Short task
Please put every line of the items below into a numbered list, leaving out any blank lines.

[Data taken from a collection]
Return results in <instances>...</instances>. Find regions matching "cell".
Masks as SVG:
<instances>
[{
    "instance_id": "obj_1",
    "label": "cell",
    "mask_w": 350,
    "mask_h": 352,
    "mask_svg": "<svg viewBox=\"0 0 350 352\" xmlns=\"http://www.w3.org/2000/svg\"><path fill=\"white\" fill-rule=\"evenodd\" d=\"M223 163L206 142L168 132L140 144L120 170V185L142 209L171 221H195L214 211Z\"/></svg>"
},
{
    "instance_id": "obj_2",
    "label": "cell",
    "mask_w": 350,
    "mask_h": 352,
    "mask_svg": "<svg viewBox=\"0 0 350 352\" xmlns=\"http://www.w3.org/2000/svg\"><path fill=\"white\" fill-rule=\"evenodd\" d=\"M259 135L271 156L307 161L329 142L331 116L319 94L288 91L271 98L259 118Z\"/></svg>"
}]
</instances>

Exercise response
1. Return results in <instances>...</instances>. Find regions matching "cell".
2. Masks as SVG:
3. <instances>
4. [{
5.     "instance_id": "obj_1",
6.     "label": "cell",
7.     "mask_w": 350,
8.     "mask_h": 352,
9.     "mask_svg": "<svg viewBox=\"0 0 350 352\" xmlns=\"http://www.w3.org/2000/svg\"><path fill=\"white\" fill-rule=\"evenodd\" d=\"M223 163L206 142L168 132L140 144L120 170V185L142 209L171 221H195L214 211Z\"/></svg>"
10. },
11. {
12.     "instance_id": "obj_2",
13.     "label": "cell",
14.     "mask_w": 350,
15.     "mask_h": 352,
16.     "mask_svg": "<svg viewBox=\"0 0 350 352\" xmlns=\"http://www.w3.org/2000/svg\"><path fill=\"white\" fill-rule=\"evenodd\" d=\"M259 135L271 156L307 161L329 142L331 116L319 94L288 91L271 98L259 118Z\"/></svg>"
17. }]
18. </instances>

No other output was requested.